O requisito fundamental é provar claramente ao Juiz que o valor fixado não permite ao devedor viver com diginidade.

A prova deve ser  robusta.  O Alimentante deve  levar aos autos do processo  os holerites, declarações de renda,  dívidas e todos os gastos anuais e mensais (aluguel, financiamento, água, luz, internet, cursos, remédios, plano de saúde, nascimento de filhos e etc), demonstrando que o valor atual da pensão alimentícia compromete a sobrevivência do devedor.

A pensão alimentícia deve ser fixada na proporção da necessidade do solicitante e dos recursos da pessoa obrigada, não há nenhum valor pré-estabelecido por lei, e depende da renda auferida pelo prestador de pensão e dos gastos realizados pelo necessitado.

O valor dos alimentos é estabelecida para que o alimentado (o que recebe a pensão) não sofra nenhuma privação de alimentação, vestuário e despesas necessárias à sobrevivência. Por outro lado,  o que deve pagar a pensão alimentícia, o alimentante,  não deve arcar com um valor que não o permite viver com diginidade.

Os juízes costumam prezar pelo bem-estar do alimentando, principalmente, se for uma criança de pouca idade. Assim, estar desempregado não gera automaticamente a redução da pensão alimentícia, e depende da visão subjetiva do magistrado.

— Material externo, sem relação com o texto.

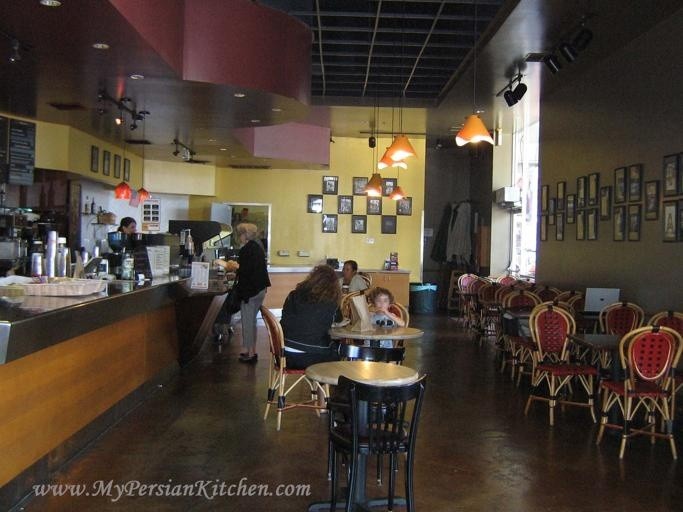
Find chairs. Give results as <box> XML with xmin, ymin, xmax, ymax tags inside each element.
<box><xmin>256</xmin><ymin>296</ymin><xmax>426</xmax><ymax>512</ymax></box>
<box><xmin>455</xmin><ymin>273</ymin><xmax>683</xmax><ymax>463</ymax></box>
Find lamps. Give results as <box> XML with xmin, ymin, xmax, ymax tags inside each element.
<box><xmin>360</xmin><ymin>56</ymin><xmax>383</xmax><ymax>199</ymax></box>
<box><xmin>544</xmin><ymin>44</ymin><xmax>559</xmax><ymax>73</ymax></box>
<box><xmin>136</xmin><ymin>109</ymin><xmax>151</xmax><ymax>200</ymax></box>
<box><xmin>560</xmin><ymin>11</ymin><xmax>597</xmax><ymax>64</ymax></box>
<box><xmin>391</xmin><ymin>1</ymin><xmax>418</xmax><ymax>160</ymax></box>
<box><xmin>115</xmin><ymin>96</ymin><xmax>132</xmax><ymax>201</ymax></box>
<box><xmin>169</xmin><ymin>136</ymin><xmax>194</xmax><ymax>160</ymax></box>
<box><xmin>502</xmin><ymin>77</ymin><xmax>525</xmax><ymax>108</ymax></box>
<box><xmin>380</xmin><ymin>2</ymin><xmax>406</xmax><ymax>169</ymax></box>
<box><xmin>386</xmin><ymin>31</ymin><xmax>407</xmax><ymax>203</ymax></box>
<box><xmin>6</xmin><ymin>36</ymin><xmax>21</xmax><ymax>65</ymax></box>
<box><xmin>454</xmin><ymin>0</ymin><xmax>494</xmax><ymax>150</ymax></box>
<box><xmin>95</xmin><ymin>89</ymin><xmax>144</xmax><ymax>131</ymax></box>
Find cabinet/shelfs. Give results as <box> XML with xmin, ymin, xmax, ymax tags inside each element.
<box><xmin>81</xmin><ymin>208</ymin><xmax>119</xmax><ymax>237</ymax></box>
<box><xmin>472</xmin><ymin>223</ymin><xmax>490</xmax><ymax>268</ymax></box>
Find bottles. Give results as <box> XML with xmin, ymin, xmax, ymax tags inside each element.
<box><xmin>48</xmin><ymin>180</ymin><xmax>56</xmax><ymax>208</ymax></box>
<box><xmin>184</xmin><ymin>229</ymin><xmax>195</xmax><ymax>265</ymax></box>
<box><xmin>229</xmin><ymin>246</ymin><xmax>235</xmax><ymax>256</ymax></box>
<box><xmin>0</xmin><ymin>182</ymin><xmax>9</xmax><ymax>208</ymax></box>
<box><xmin>96</xmin><ymin>205</ymin><xmax>103</xmax><ymax>223</ymax></box>
<box><xmin>84</xmin><ymin>195</ymin><xmax>91</xmax><ymax>213</ymax></box>
<box><xmin>39</xmin><ymin>184</ymin><xmax>46</xmax><ymax>207</ymax></box>
<box><xmin>90</xmin><ymin>196</ymin><xmax>97</xmax><ymax>213</ymax></box>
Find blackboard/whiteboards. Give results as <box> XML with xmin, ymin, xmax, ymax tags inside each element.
<box><xmin>0</xmin><ymin>115</ymin><xmax>36</xmax><ymax>188</ymax></box>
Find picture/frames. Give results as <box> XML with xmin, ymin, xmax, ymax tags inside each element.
<box><xmin>113</xmin><ymin>153</ymin><xmax>121</xmax><ymax>179</ymax></box>
<box><xmin>301</xmin><ymin>174</ymin><xmax>413</xmax><ymax>236</ymax></box>
<box><xmin>89</xmin><ymin>145</ymin><xmax>98</xmax><ymax>174</ymax></box>
<box><xmin>101</xmin><ymin>149</ymin><xmax>111</xmax><ymax>176</ymax></box>
<box><xmin>123</xmin><ymin>158</ymin><xmax>130</xmax><ymax>181</ymax></box>
<box><xmin>539</xmin><ymin>151</ymin><xmax>682</xmax><ymax>247</ymax></box>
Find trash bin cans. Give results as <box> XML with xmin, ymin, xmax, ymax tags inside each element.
<box><xmin>409</xmin><ymin>282</ymin><xmax>439</xmax><ymax>315</ymax></box>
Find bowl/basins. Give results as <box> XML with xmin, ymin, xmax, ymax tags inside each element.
<box><xmin>101</xmin><ymin>212</ymin><xmax>115</xmax><ymax>224</ymax></box>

Não há nenhuma garantia que o Juiz acolha o pedido e reduza o valor da pensão alimentícia.

Mas se você não está  pagando o valor  da pensão integral o remédio jurídico necessário é a referida “Ação de Revisão de Pensão Alimentícia”, sob pena de você ser Réu em uma ação de execução de alimentos, aquela única Ação que leva a prisão civil na falta do pagamento em 3 dias.

Para que o juiz possa decretar a prisão do devedor de alimentos, é necessário que existam até 3 (três) prestações em atraso, anteriores ao ajuizamento da execução, além das que vencerem no curso da Ação.